Most of the soldiers captured from the 36th Iowa, 43rd Indiana, 77th Ohio and Peetz's Battery of the 1st Missouri Light Artillery were marched to Tyler, Texas, where they were incarcerated at a prison stockade at Camp Ford. Many died there over the next year from malnutrition and disease, but there were several successful escapes. Most of the prisoners remaining alive were released in 1865.

The 43rd Indiana's regimental history tells of a Federal paymaster with over $175,000 in Greenbacks among those captured at Marks' Mills; the money fell into Confederate hands, and was supposedly used by Southern authorities in a futile attempt to purchase the freedom of Confederate prisoners confined in Chicago.

Cabell paid tribute to the courage and tenacity exhibited by his enemies during the battle. "Men," he wrote, "never fought better.
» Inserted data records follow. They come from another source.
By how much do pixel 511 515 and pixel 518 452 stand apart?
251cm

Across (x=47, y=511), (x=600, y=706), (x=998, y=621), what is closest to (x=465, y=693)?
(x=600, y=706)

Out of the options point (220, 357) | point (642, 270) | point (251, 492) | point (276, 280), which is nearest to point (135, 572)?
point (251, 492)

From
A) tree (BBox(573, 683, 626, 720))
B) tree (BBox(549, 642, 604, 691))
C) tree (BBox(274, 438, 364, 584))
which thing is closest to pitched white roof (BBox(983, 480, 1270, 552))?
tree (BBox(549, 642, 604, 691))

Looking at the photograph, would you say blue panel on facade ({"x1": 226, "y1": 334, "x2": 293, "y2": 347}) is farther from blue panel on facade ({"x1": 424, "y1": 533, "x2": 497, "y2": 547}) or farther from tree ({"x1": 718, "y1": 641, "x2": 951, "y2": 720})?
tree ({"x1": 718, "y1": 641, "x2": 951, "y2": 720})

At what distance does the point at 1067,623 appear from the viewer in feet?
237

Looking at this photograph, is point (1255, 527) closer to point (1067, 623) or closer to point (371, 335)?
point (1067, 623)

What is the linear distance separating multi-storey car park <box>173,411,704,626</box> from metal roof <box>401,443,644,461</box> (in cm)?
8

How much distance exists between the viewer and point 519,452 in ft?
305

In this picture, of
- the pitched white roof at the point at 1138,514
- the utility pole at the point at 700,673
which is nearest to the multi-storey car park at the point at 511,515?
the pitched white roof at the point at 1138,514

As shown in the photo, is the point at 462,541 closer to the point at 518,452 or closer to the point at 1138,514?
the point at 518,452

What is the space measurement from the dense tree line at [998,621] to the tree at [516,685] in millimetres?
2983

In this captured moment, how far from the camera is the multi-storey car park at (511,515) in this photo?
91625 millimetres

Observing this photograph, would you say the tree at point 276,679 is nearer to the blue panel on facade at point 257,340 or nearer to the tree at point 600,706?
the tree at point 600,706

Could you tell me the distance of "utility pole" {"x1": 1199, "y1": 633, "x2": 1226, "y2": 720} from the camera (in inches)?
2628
They whipped the best infantry regiments that the enemy had—'old Veterans', as they were called... The killed and wounded of Cabell's Brigade shows how stubborn the enemy was, and how reluctantly they gave up the train." Neverthtless, the debacle at Marks' Mills is considered by some historians to be the worst defeat ever suffered by Federal forces west of the Mississippi.
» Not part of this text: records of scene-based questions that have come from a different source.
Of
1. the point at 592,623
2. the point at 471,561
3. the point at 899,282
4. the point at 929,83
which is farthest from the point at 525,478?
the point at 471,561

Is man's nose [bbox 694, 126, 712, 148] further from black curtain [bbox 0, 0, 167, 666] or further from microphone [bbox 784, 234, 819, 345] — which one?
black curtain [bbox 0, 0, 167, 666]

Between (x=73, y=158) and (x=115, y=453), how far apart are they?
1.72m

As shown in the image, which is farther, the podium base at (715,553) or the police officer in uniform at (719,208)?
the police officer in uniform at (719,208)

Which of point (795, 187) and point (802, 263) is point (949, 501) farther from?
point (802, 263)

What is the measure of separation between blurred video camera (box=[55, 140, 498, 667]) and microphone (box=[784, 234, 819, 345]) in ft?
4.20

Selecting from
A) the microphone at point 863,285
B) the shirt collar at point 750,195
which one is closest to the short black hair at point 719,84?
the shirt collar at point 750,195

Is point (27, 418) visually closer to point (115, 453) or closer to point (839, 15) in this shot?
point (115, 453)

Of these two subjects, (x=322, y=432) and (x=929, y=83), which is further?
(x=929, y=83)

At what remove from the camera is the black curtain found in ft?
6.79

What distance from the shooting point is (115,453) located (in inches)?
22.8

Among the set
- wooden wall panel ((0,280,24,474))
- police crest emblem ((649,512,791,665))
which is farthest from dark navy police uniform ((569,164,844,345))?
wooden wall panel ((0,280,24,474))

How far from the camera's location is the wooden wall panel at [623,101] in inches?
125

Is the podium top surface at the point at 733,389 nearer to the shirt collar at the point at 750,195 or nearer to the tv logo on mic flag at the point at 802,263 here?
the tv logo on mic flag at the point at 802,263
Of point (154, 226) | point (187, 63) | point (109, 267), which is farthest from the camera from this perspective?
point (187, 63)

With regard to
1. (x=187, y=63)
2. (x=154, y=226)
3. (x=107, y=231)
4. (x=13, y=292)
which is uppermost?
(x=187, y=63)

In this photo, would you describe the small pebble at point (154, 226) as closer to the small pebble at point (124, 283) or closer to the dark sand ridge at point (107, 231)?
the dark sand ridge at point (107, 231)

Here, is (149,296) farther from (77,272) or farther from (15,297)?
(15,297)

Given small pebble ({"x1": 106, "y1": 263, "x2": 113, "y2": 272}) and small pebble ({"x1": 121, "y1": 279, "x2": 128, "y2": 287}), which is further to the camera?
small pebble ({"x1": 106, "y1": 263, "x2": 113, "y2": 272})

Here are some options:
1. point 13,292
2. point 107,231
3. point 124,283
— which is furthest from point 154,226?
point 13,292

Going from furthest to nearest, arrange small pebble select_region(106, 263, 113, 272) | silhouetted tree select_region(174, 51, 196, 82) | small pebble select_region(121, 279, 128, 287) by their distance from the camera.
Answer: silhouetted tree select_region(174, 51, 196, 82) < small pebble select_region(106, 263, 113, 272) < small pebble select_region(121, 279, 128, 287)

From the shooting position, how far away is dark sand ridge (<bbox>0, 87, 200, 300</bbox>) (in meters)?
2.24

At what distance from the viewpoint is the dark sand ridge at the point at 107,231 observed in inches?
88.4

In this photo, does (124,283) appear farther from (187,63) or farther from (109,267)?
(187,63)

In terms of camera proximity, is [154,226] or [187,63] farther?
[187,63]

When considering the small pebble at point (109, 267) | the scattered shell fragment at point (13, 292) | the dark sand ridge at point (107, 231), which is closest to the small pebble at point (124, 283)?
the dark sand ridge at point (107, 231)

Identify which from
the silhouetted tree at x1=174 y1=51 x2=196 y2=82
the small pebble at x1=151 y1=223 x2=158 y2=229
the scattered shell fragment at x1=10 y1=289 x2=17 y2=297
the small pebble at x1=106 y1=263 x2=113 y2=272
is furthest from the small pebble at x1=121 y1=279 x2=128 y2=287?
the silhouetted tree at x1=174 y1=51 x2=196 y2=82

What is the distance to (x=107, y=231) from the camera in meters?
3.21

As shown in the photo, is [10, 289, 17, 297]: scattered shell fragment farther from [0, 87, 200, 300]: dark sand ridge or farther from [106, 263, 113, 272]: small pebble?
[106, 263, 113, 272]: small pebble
Ironically, the disastrous defeat at Marks' Mills was credited with saving the remainder of Steele's army from annihilation. Fagan and Shelby had been ordered to get between Steele's force and its original base at Little Rock; had they done so, there is no question that their overwhelming numbers, combined with additional units advancing under their commander Kirby Smith, would have surrounded Steele and compelled his destruction or surrender. By disobeying General Smith's orders and engaging Drake's brigade at Marks' Mills, Shelby and Fagan caused a delay in the Rebel advance that proved to be just long enough for Steele to evacuate Camden and lead the battered remnants of his force to safety. Although Colonel Drake would later go on to a successful political career in his home state of Iowa, including winning the governorship of that state, the regimental historian of the 36th Iowa wrote that the men of the 43rd Indiana held him in extreme contempt long after the war, for "leading them straight into ambush by his dithering indecisiveness" at Marks' Mills.